CSE et détermination des établissements distincts : la perte de qualité d’établissement distinct suit la même procédure que celle relative à la détermination du nombre d’établissements et de leur périmètre telle que visée à l’article L.2313-2 et suivants du code du travail. Pour bien cerner cette règle énoncée par la chambre sociale de la Cour de cassation le 20 octobre 2020, l’IFDSP vous propose de faire le point sur la détermination des établissements distincts.
La détermination des établissement distincts pour la mise place du CSE
La mise en place du CSE se fait généralement au niveau de l’entreprise. Toutefois, des CSE d’établissement et un CSE central sont constitués dans les entreprises d’au moins 50 salariés comportant au moins deux établissements distincts.
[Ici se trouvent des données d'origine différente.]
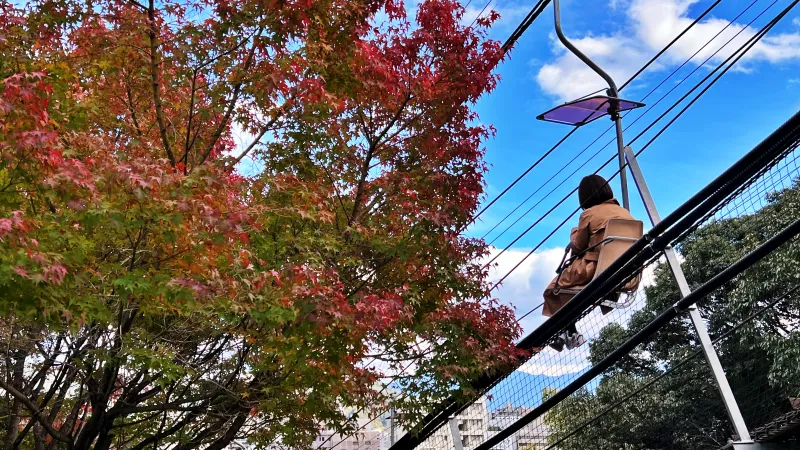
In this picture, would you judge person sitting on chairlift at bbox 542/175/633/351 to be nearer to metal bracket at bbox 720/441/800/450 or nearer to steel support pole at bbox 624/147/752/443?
steel support pole at bbox 624/147/752/443

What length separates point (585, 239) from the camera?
6.29m

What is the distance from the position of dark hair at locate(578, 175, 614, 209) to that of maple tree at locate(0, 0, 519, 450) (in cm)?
100

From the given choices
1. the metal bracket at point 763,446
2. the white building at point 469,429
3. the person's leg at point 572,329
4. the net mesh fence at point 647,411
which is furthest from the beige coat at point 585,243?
the metal bracket at point 763,446

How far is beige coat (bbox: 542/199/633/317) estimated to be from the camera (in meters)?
6.18

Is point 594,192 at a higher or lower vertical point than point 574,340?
higher

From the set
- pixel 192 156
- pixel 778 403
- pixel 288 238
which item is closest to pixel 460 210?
pixel 288 238

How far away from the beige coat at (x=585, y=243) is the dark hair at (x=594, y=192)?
0.08 meters

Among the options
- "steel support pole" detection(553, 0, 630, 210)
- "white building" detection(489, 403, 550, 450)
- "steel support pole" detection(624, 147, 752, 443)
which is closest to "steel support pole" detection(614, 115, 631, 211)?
"steel support pole" detection(553, 0, 630, 210)

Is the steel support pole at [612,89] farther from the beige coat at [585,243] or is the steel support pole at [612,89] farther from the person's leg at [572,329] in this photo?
the person's leg at [572,329]

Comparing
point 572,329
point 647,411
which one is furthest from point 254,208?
point 647,411

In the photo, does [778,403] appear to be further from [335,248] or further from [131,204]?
[131,204]

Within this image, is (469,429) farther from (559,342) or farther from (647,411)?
(647,411)

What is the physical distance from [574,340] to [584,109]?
228 cm

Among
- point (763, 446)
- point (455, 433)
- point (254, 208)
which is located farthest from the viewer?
point (455, 433)
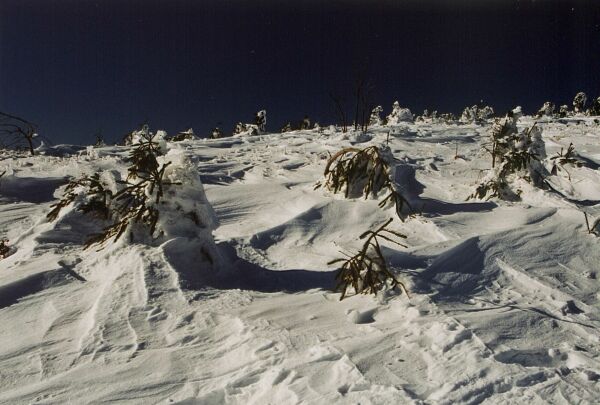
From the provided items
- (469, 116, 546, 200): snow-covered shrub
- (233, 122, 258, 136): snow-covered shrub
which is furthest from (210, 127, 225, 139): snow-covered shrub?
(469, 116, 546, 200): snow-covered shrub

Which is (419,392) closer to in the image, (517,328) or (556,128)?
(517,328)

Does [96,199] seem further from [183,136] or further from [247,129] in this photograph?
[247,129]

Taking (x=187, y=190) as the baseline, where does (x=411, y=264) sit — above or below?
below

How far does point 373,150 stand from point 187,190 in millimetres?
1878

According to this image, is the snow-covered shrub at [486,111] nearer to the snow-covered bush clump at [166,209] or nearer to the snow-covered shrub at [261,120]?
the snow-covered shrub at [261,120]

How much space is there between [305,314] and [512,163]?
3.82 meters

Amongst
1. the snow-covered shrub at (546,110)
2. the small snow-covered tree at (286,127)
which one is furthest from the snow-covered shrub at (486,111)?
the small snow-covered tree at (286,127)

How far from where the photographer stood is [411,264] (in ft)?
8.17

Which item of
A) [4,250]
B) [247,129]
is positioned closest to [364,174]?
[4,250]

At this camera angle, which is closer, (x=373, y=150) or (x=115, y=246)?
(x=115, y=246)

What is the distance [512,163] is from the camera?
495cm

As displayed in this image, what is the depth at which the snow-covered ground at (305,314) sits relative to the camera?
1.51 meters

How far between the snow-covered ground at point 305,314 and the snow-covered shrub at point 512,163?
1.19m

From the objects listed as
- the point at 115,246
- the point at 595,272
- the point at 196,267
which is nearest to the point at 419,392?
the point at 196,267
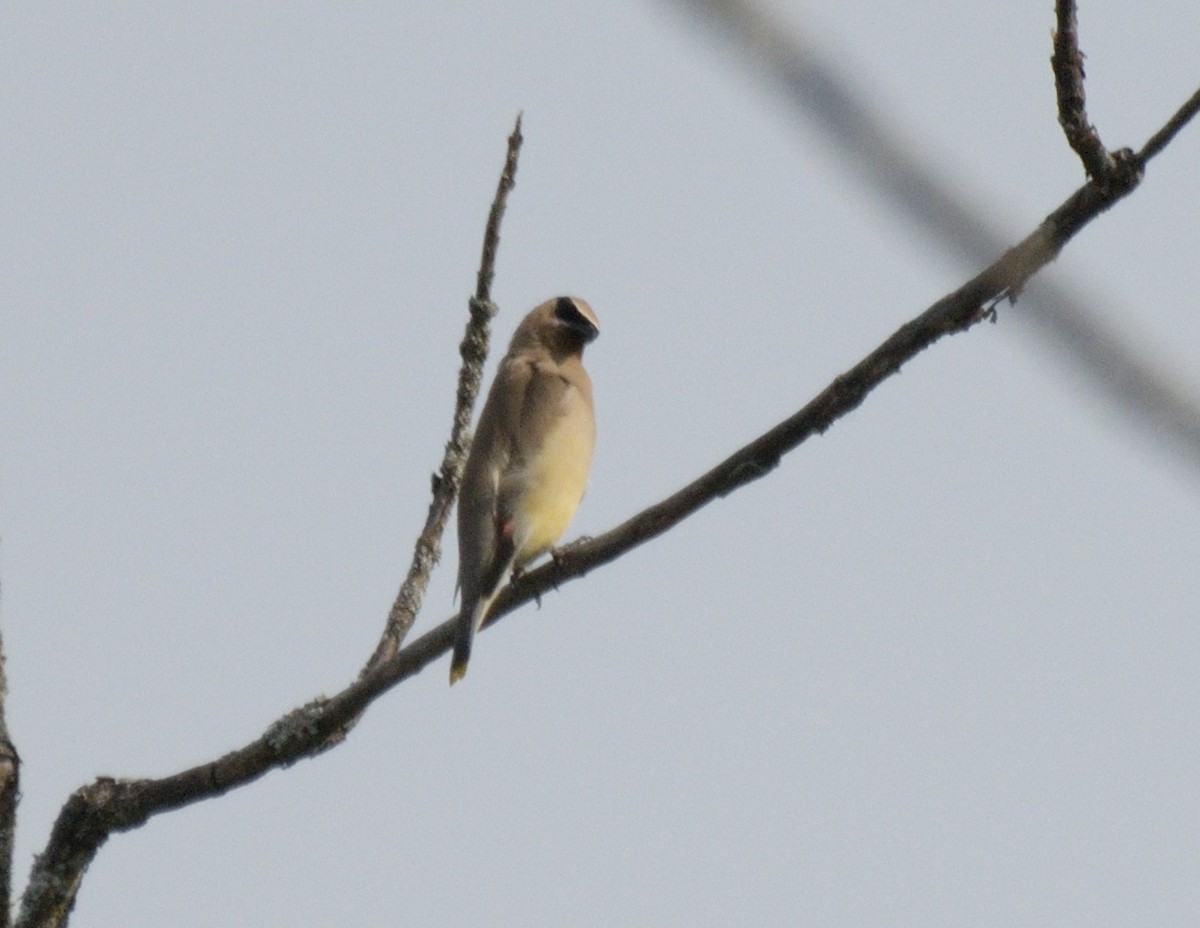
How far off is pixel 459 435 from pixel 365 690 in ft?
3.73

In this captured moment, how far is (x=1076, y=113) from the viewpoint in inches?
103

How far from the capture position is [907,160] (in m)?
0.76

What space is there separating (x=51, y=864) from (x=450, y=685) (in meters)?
1.32

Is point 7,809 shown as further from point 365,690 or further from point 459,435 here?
point 459,435

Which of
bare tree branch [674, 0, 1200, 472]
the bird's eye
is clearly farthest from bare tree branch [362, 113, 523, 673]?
bare tree branch [674, 0, 1200, 472]

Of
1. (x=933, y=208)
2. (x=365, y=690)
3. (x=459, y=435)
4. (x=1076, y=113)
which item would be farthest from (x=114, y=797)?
(x=933, y=208)

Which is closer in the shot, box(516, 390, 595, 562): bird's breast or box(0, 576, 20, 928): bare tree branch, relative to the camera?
box(0, 576, 20, 928): bare tree branch

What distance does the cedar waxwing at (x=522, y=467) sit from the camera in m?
5.42

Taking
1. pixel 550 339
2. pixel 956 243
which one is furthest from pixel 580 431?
pixel 956 243

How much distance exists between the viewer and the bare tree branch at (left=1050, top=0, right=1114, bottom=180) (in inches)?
101

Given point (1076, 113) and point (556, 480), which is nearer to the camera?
point (1076, 113)

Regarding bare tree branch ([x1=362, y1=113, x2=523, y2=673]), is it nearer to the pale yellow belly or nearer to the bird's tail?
the bird's tail

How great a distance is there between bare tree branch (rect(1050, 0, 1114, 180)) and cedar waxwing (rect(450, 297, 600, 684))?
2.51 metres

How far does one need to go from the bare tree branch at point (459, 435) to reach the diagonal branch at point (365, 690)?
0.24 m
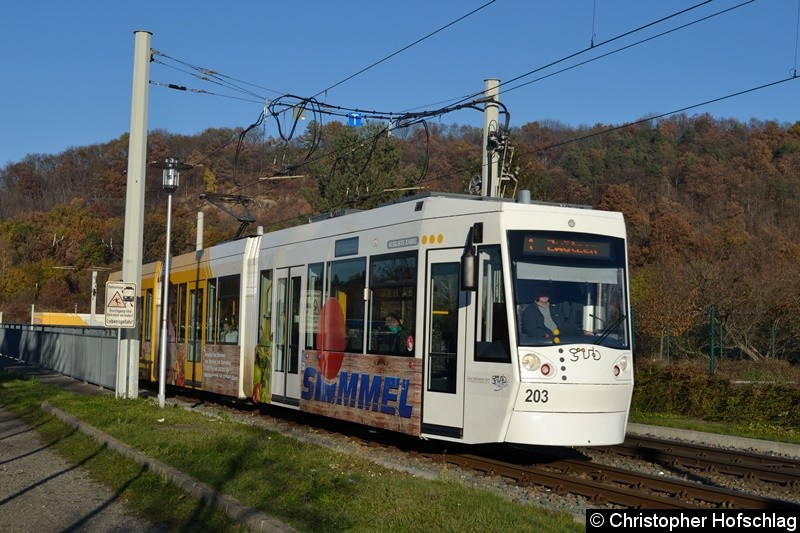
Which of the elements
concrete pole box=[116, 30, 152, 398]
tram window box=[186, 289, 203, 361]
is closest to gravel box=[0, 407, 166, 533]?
concrete pole box=[116, 30, 152, 398]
- Notion d’établissement distinct : la détermination de l’établissement distinct s’opère aux moyens de 2 critères : (Cass. soc. 09-06-2021 n° 19-23.153)
- Les responsables des établissements concernés doivent avoir effectivement une autonomie de décision suffisante en ce qui concerne la gestion du personnel et l'exécution du service ;
- La reconnaissance d'établissements distincts pour la mise en place des comités sociaux et économiques doit permettre l'exercice effectif des prérogatives de l'institution représentative du personnel
Une détermination par accord
La détermination du nombre d’établissements et de leur périmètre fait l’objet d’un accord collectif de travail (accord majoritaire 50% des suffrages ou 30% accompagné d’un référendum).
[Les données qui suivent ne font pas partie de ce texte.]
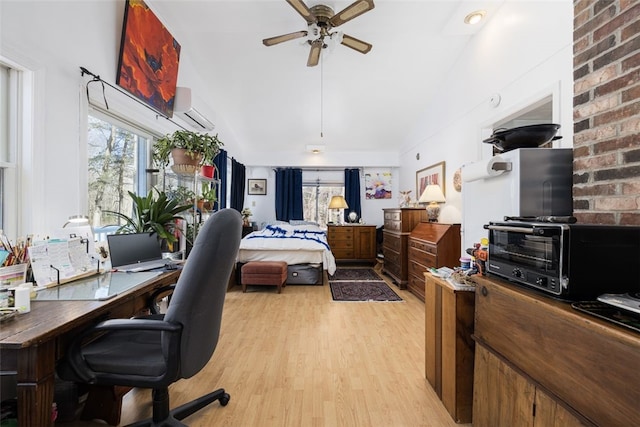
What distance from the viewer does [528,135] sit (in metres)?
1.57

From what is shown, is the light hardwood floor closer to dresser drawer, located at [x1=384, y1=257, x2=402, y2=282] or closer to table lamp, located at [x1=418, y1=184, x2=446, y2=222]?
dresser drawer, located at [x1=384, y1=257, x2=402, y2=282]

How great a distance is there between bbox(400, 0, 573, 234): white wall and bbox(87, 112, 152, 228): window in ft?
11.5

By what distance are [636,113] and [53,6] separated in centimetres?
294

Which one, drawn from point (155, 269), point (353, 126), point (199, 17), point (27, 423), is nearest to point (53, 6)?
point (199, 17)

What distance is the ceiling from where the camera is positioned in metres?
2.81

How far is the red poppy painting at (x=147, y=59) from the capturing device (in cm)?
212

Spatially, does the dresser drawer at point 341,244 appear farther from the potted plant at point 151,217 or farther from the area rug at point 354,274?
the potted plant at point 151,217

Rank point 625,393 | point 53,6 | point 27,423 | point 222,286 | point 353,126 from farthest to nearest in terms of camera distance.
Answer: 1. point 353,126
2. point 53,6
3. point 222,286
4. point 27,423
5. point 625,393

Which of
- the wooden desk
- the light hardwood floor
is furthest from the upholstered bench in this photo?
the wooden desk

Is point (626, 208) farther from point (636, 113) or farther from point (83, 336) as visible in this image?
point (83, 336)

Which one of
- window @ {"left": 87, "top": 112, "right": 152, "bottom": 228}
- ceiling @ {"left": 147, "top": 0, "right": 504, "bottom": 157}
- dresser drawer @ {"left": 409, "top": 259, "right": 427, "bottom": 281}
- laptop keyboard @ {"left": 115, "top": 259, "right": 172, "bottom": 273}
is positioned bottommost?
dresser drawer @ {"left": 409, "top": 259, "right": 427, "bottom": 281}

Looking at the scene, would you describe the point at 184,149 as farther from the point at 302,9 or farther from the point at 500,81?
the point at 500,81

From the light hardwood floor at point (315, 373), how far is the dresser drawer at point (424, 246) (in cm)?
75

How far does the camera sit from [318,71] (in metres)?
3.83
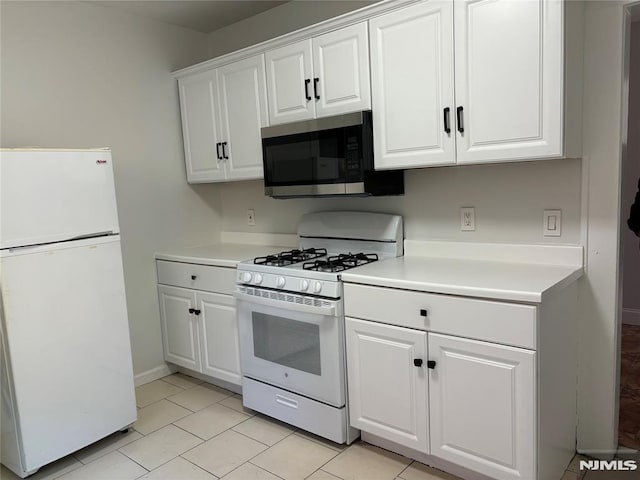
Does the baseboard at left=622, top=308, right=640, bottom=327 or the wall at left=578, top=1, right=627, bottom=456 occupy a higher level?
the wall at left=578, top=1, right=627, bottom=456

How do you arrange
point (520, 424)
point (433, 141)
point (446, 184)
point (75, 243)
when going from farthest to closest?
Answer: point (446, 184) → point (75, 243) → point (433, 141) → point (520, 424)

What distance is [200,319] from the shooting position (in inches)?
122

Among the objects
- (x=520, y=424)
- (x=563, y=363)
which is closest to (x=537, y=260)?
(x=563, y=363)

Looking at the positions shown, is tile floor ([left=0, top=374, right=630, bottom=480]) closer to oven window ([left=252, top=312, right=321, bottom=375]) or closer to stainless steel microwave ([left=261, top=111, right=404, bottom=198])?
oven window ([left=252, top=312, right=321, bottom=375])

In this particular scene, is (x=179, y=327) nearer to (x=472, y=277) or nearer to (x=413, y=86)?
(x=472, y=277)

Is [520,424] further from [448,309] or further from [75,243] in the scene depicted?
[75,243]

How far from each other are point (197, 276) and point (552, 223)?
207 centimetres

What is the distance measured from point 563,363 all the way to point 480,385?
1.42 ft

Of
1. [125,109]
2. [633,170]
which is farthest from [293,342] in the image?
[633,170]

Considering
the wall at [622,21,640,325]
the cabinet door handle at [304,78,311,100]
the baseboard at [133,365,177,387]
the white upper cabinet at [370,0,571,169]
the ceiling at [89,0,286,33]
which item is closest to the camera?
the white upper cabinet at [370,0,571,169]

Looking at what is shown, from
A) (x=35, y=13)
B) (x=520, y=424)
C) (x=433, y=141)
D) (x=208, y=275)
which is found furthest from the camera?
(x=208, y=275)

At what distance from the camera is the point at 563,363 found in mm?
2049

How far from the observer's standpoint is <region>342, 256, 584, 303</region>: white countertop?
1.80 metres

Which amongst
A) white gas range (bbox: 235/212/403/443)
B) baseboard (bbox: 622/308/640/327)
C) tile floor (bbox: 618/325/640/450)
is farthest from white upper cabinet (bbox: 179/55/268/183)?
baseboard (bbox: 622/308/640/327)
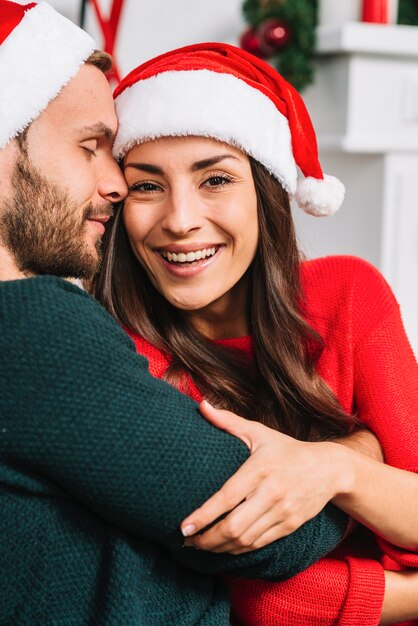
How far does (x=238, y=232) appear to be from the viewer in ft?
4.78

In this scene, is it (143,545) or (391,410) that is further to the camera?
(391,410)

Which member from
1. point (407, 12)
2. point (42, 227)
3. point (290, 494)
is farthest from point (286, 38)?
point (290, 494)

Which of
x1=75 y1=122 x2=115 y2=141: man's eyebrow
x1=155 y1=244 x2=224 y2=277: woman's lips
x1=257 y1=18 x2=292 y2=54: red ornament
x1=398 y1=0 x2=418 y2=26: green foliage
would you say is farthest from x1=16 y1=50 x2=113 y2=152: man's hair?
x1=398 y1=0 x2=418 y2=26: green foliage

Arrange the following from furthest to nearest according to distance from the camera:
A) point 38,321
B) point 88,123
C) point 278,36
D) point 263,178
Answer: point 278,36 < point 263,178 < point 88,123 < point 38,321

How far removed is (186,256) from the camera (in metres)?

En l’absence de délégué syndical, cet accord peut être conclu avec le CSE à la majorité des membres élus titulaires.
Attention : il résulte des articles L.2313-2 et L 2313-4 du Code du travail que ce n’est que lorsque, à l’issue d’une tentative loyale de négociation, un accord collectif n’a pas pu être conclu que l’employeur peut fixer par décision unilatérale le nombre et le périmètre des établissements distincts. En l’absence de toute tentative de négociation de la part de l’employeur, sa décision unilatérale doit être annulée, sans que le Dreets ait à se prononcer sur le nombre et le périmètre des établissements distincts tant que des négociations n’auraient pas été préalablement engagées. Cass. soc. 17-4-2019 n° 18-22.948 PBRI
Une détermination par décision unilatérale
A défaut d’accord avec les organisations syndicales ou les élus du CSE, l’employeur peut fixer unilatéralement le nombre et le périmètre des établissements distincts.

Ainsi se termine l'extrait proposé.